SUPPLIED TEXT:

+++++

Have a look at the Bench test (link in my signature).


----------



## dlb20024 (Jan 10, 2008)

*Re: Computer Shuts Down 2-3 seconds after start up*

When i initially put the system together i optimistically put the graphics card in aswell, it is Nvidea 8800 GT 512MB. However since this problem i have removed it and been using the motherboards onboard graphics adapter when attempting to get it to boot.

I have 1x4GB DDR2 800 RAM installed also, i have also tried starting the system with the RAM not installed , same problem.


----------



## Deleted090308 (Jan 25, 2007)

*Re: Computer Shuts Down 2-3 seconds after start up*

Since it's a new motherboard I think you should go through the steps in the Bench test.

Did you check the standoffs between the case and the mobo to make sure there isn't a short?


----------



## Falconoffury (Sep 26, 2006)

*Re: Computer Shuts Down 2-3 seconds after start up*

The bench test is a good idea. If that doesn't work, see if your manual will help you find that sticker. It should be near your CMOS sensor. 

I posted a similar question on the eggxpert forums to avoid your situation with the same processor. I haven't ordered anything yet. Anyway, I got some good replies on the subject of old BIOS versions shipping with motherboards. 

http://www.eggxpert.com/forums/thread/239315.aspx


----------



## 92b16vx (Mar 18, 2005)

*Re: Computer Shuts Down 2-3 seconds after start up*



dlb20024 said:


> I have 1x4GB DDR2 800 RAM installed also, i have also tried starting the system with the RAM not installed , same problem.


Did you try it with one stick? Two? Or none? It sounds like you tried with none. Put in one stick in the first slot and try it.

And definitely make sure you BIOS is updated.


----------



## dlb20024 (Jan 10, 2008)

+++++

MATERIAL:
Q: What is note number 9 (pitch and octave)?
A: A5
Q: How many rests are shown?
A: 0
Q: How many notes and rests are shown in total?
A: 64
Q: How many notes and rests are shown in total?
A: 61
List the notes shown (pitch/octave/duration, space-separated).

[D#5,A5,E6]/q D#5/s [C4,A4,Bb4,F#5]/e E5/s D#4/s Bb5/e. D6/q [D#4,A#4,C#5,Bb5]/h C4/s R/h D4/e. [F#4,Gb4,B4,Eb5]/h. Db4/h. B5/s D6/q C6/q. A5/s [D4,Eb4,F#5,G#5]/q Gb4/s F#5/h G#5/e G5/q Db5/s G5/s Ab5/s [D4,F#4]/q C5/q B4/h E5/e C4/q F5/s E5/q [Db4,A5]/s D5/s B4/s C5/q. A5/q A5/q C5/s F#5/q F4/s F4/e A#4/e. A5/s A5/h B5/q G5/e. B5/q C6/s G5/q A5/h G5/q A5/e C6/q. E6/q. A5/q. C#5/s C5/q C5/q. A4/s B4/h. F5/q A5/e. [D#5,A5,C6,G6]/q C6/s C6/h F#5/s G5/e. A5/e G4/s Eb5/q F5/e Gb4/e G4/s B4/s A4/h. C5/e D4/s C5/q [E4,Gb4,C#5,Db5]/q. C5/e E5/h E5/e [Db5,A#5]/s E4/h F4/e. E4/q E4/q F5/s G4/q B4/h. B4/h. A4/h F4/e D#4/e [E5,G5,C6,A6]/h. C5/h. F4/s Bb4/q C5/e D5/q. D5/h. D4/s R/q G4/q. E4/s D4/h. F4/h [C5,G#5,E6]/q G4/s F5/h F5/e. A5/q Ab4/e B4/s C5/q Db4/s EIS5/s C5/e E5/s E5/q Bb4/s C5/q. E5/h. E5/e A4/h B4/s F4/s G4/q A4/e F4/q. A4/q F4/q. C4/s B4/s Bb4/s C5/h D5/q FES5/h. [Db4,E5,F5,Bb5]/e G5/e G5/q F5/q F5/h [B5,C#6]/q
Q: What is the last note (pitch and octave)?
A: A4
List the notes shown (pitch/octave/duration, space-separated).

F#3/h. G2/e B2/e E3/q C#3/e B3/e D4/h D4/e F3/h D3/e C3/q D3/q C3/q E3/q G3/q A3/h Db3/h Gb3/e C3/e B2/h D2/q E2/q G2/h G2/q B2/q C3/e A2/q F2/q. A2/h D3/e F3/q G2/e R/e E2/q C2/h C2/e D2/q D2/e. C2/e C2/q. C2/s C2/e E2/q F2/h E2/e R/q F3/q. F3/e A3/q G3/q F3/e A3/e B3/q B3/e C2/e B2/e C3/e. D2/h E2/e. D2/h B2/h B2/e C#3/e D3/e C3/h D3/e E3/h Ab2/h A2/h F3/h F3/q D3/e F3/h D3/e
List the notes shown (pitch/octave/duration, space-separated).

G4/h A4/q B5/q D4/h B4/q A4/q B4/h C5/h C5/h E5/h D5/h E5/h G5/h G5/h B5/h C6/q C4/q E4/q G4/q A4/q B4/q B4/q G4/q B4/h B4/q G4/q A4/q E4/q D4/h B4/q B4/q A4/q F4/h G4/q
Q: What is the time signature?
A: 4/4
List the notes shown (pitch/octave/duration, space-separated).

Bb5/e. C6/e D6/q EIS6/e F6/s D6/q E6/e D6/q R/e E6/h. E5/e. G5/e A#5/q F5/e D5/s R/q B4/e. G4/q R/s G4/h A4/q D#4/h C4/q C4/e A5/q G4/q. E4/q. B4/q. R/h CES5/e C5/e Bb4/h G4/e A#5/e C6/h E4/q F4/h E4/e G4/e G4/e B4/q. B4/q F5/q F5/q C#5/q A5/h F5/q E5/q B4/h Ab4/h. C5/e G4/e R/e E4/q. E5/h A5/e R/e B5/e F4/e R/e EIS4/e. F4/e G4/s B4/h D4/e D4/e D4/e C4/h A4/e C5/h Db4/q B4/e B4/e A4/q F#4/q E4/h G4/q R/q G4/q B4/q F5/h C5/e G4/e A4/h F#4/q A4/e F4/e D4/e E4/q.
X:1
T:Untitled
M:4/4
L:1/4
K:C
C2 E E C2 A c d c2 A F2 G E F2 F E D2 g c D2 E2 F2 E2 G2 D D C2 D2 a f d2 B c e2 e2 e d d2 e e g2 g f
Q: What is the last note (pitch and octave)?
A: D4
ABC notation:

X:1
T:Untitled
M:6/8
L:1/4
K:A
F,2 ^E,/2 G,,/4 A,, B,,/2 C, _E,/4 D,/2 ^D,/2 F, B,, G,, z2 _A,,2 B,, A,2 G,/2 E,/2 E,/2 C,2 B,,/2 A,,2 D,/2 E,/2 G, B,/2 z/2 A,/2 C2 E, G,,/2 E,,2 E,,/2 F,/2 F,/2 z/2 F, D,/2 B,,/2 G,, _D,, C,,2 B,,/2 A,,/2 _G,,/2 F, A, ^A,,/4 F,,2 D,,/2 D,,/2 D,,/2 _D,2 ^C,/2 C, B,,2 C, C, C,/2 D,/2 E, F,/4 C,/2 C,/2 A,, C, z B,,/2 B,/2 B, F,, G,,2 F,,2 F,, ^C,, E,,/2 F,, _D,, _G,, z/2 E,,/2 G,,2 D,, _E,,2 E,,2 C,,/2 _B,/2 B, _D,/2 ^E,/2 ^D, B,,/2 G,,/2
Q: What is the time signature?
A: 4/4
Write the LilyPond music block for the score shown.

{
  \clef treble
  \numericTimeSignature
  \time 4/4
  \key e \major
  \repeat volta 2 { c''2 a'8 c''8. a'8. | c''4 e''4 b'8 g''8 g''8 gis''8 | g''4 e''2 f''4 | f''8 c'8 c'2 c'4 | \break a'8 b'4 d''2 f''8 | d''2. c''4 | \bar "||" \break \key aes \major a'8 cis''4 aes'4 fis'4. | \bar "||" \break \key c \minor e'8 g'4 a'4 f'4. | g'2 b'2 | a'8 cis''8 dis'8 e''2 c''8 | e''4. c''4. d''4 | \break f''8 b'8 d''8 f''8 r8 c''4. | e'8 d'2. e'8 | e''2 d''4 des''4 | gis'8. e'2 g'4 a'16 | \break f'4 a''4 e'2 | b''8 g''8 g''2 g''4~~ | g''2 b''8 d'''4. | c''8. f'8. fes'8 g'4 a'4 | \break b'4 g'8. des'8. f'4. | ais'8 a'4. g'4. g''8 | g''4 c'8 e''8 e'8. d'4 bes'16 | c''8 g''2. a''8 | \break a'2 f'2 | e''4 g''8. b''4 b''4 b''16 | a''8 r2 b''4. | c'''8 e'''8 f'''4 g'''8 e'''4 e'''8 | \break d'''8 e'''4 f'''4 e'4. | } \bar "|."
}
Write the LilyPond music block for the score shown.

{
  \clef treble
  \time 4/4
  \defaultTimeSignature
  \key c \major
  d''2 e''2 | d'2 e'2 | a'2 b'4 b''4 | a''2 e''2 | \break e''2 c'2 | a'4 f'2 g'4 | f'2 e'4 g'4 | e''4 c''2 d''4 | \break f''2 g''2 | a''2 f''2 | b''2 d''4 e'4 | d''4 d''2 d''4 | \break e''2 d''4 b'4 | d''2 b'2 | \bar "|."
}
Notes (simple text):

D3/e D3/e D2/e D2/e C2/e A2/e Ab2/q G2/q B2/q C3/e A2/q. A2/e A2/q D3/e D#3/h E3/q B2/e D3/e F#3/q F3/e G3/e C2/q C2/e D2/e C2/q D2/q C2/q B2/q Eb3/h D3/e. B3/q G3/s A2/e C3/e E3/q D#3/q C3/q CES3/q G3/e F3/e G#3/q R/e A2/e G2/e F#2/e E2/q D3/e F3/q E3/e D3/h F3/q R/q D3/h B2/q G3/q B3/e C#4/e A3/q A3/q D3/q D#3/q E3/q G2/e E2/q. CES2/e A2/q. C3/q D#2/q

+++++

GOAL 1: In the forum thread about the computer shutting down after start-up, what does Falconoffury say the sticker should be near?
GOAL 2: In the forum thread about the computer shutting down after start-up, switch "optimistically" to "hopefully" in the passage starting with "When i initially" and going on through "it to boot.".
GOAL 3: Proceed with the forum thread about the computer shutting down after start-up, picking up after its last line.

TASK OUTPUT 1: The CMOS sensor.

TASK OUTPUT 2:
When i initially put the system together i hopefully put the graphics card in aswell, it is Nvidea 8800 GT 512MB. However since this problem i have removed it and been using the motherboards onboard graphics adapter when attempting to get it to boot.

TASK OUTPUT 3:
*Re: Computer Shuts Down 2-3 seconds after start up*



92b16vx said:


> Did you try it with one stick? Two? Or none? It sounds like you tried with none. Put in one stick in the first slot and try it.
> 
> And definitely make sure you BIOS is updated.


Most times i have tried booting it has been with 1x4gb stick. I tried it without to see if it made a difference. 

I have scoured the motherboard, and have found a white label on the motherboard, with a serial number, followed by "1102" , whether this indicates the BIOS version i am not sure. Also i cannot find the version in my manual. 

I have checked the motherboard fitting to ensure there is no incorrect contacts with the case.


----------



## dlb20024 (Jan 10, 2008)

*Re: Computer Shuts Down 2-3 seconds after start up*

Issue Resolved. Turned out to be faulty PSU.

Thanks for the help! very relieved


----------



## Deleted090308 (Jan 25, 2007)

*Re: Computer Shuts Down 2-3 seconds after start up*

Thanks for letting us know.


----------



## mesmerman (Jan 24, 2010)

I had the same issue but the solution was to change my Power button switch that attaches to the Motherboard.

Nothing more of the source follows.